----- Texte

Les Nageuses : la mer à boire
Dozilet Kpolo
Dozilet Kpolo
Tueur en séries (Amazon, Apple, HBO, Netflix, etc.), Dozilet se fait aussi souvent des films pour pouvoir ensuite en parler.

Disponible sur Netflix, "Les Nageuses" porte à l’écran l’histoire vraie de deux sœurs syriennes, auteures d’une prouesse en mer.

© YouTube

« Tu sais nager, non ? », demande-t-on naturellement quand l’heure est enfin venue de faire ses bagages pour cette maison avec piscine ; réservée via un célèbre site qui met en relation clients à la recherche de bons plans et hôtes au sens de l’hospitalité.

De l’hospitalité, les sœurs Mardini en ont cherché de leur départ de la Syrie jusqu’à leur arrivée en Europe. Par ici, l’exploit.

POUR QUITTER LA SYRIE, TOUS LES MOYENS SONT BONS

Entraînées durement par leur père Ezzat Mardini (Ali Suliman, vu notamment dans Jack Ryan), l’aînée Sara (Manal Issa) et Yusra (Nathalie Issa) sont deux nageuses qui passent le plus clair de leur temps les pieds dans la piscine olympique.

De temps en temps, elles sortent le sort pour retrouver leur cousin/DJ : Nizar.

Tout se passe bien jusqu’à ce la guerre en Syrie éclate. Plus les bombes tombent, plus l’inéluctable approche : si elles veulent poursuivre et surtout accomplir leur rêve de grandeur, il leur faut quitter la Syrie.

Chose qu’elles font avec la bénédiction de leurs parents, qui les confient à Nizar.

Ensemble, le trio franchit toutes les étapes d’une immigration clandestine jusqu’à ce qu’à la Turquie et la traversée de la mer pour rejoindre l’île de Lesbos ; en Grèce.

C’est dans ces eaux où beaucoup de migrants ont malheureusement perdu leur vie, que les deux sœurs se jettent afin d’éviter que le canot rempli à ras bord ne coule. Et ce, avec la mer à boire durant trois heures.

----------
----- Données fournies

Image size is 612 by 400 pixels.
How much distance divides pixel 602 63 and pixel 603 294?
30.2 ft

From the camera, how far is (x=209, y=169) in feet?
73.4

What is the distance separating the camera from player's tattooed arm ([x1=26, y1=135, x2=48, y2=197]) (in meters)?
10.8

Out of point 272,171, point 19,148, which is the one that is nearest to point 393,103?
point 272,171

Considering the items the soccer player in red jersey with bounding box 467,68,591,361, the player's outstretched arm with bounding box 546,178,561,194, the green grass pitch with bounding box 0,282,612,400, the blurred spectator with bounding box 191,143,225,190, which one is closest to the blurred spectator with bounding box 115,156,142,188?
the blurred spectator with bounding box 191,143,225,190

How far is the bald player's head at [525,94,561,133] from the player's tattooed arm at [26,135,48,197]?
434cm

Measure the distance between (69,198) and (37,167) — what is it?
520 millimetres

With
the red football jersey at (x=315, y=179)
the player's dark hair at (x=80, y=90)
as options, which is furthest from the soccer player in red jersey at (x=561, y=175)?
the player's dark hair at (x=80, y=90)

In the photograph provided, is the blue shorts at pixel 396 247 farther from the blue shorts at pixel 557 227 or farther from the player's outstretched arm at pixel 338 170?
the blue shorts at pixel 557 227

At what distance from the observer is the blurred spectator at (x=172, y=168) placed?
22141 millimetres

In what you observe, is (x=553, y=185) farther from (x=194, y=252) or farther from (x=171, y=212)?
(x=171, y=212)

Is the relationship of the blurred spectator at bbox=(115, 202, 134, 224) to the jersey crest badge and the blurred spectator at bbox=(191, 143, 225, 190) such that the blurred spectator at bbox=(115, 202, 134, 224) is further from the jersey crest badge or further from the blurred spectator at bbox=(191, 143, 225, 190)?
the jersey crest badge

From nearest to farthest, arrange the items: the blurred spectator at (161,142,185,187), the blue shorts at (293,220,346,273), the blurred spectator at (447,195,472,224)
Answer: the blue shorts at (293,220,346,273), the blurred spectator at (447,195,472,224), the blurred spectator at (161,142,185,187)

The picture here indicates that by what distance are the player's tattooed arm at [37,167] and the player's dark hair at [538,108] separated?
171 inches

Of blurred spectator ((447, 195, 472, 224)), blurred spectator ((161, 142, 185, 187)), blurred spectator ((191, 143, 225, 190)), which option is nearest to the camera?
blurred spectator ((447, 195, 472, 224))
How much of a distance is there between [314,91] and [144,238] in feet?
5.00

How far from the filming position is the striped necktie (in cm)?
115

----------
----- Données fournies

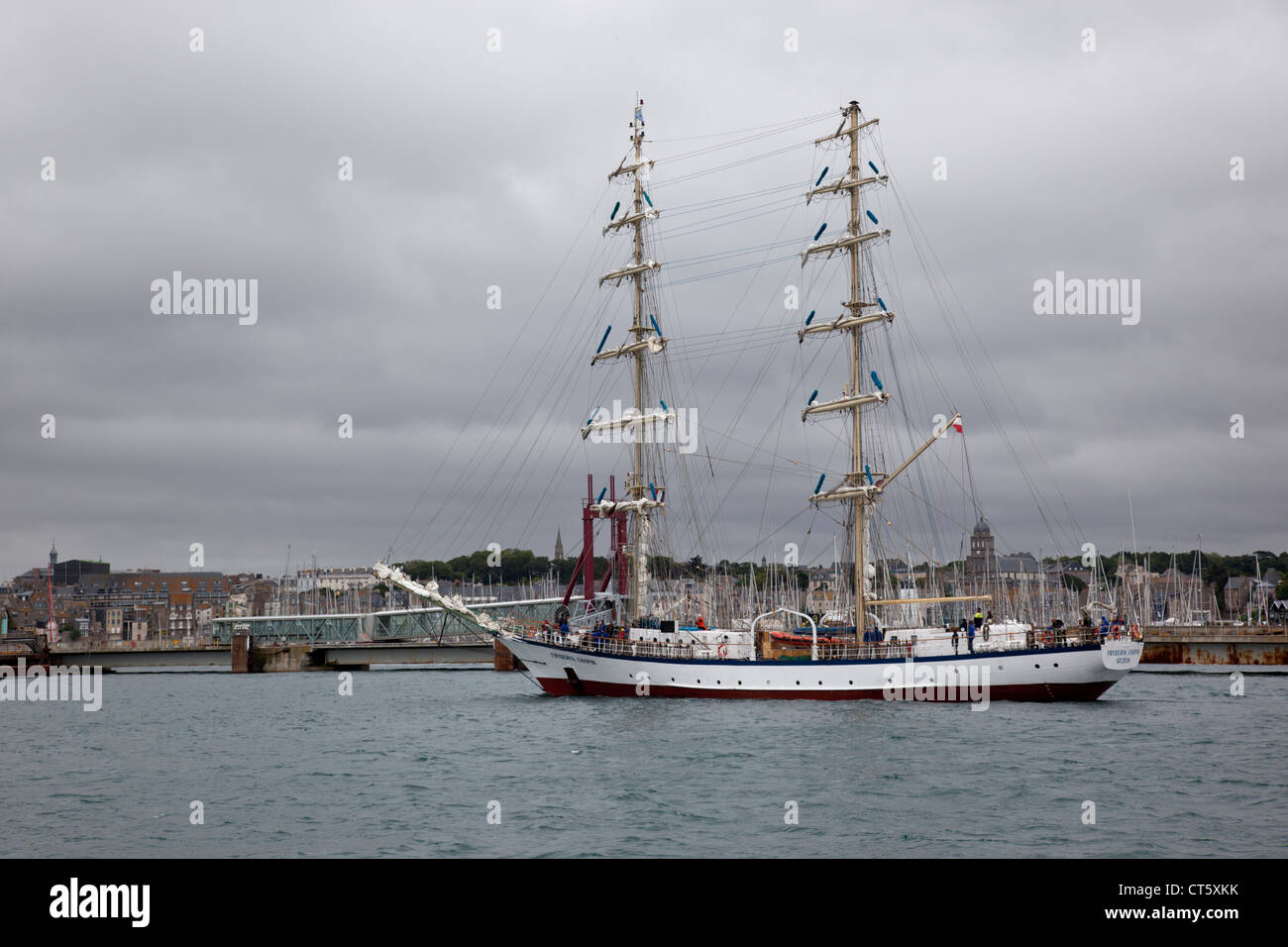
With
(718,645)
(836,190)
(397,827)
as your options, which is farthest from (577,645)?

----------

• _Activités_
**1.** Reformulez sous forme de liste à puces le paragraphe de l'article sur « Les Nageuses » qui commence par « Entraînées durement par leur père », en conservant ses faits principaux.
**2.** Prolongez l'article sur « Les Nageuses » en reprenant juste après sa dernière phrase.
Les données ci-dessus ne sont pas nécessaires.

• _Corrigé_
**1.**
- Sara, l'aînée (Manal Issa), et Yusra (Nathalie Issa) sont deux nageuses.
- Leur père, Ezzat Mardini (Ali Suliman, vu dans Jack Ryan), les entraîne durement.
- Elles passent la majeure partie de leur temps dans la piscine olympique.

**2.**
Pour interpréter le rôle de ces deux sœurs dans la vraie vie, la réalisatrice gallo égyptienne Sally El Hosaini a eu une drôle idée.

UNE FAMILLE QUI SE ISSA AU SOMMET

Plutôt que d’aller chercher deux actrices qui auraient probablement eu toutes les peines du monde à jouer cette complicité naturelle qui saute aux yeux, cette peur qui se lit dans des yeux mouillés, elle a donné le rôle à deux jeunes femmes : les sœurs Issa.

Résultat : entre émotions et tensions, l’histoire relatée émeut/sensibilise/touche.

TOUT EST BIEN QUI FINIT (PRESQUE) BIEN

Dans un contexte actuel, marqué par les récentes tentions racistes en Tunisie, où des migrants sont régulièrement agressés, porter à l’écran une histoire de migrantes a un retentissement particulier.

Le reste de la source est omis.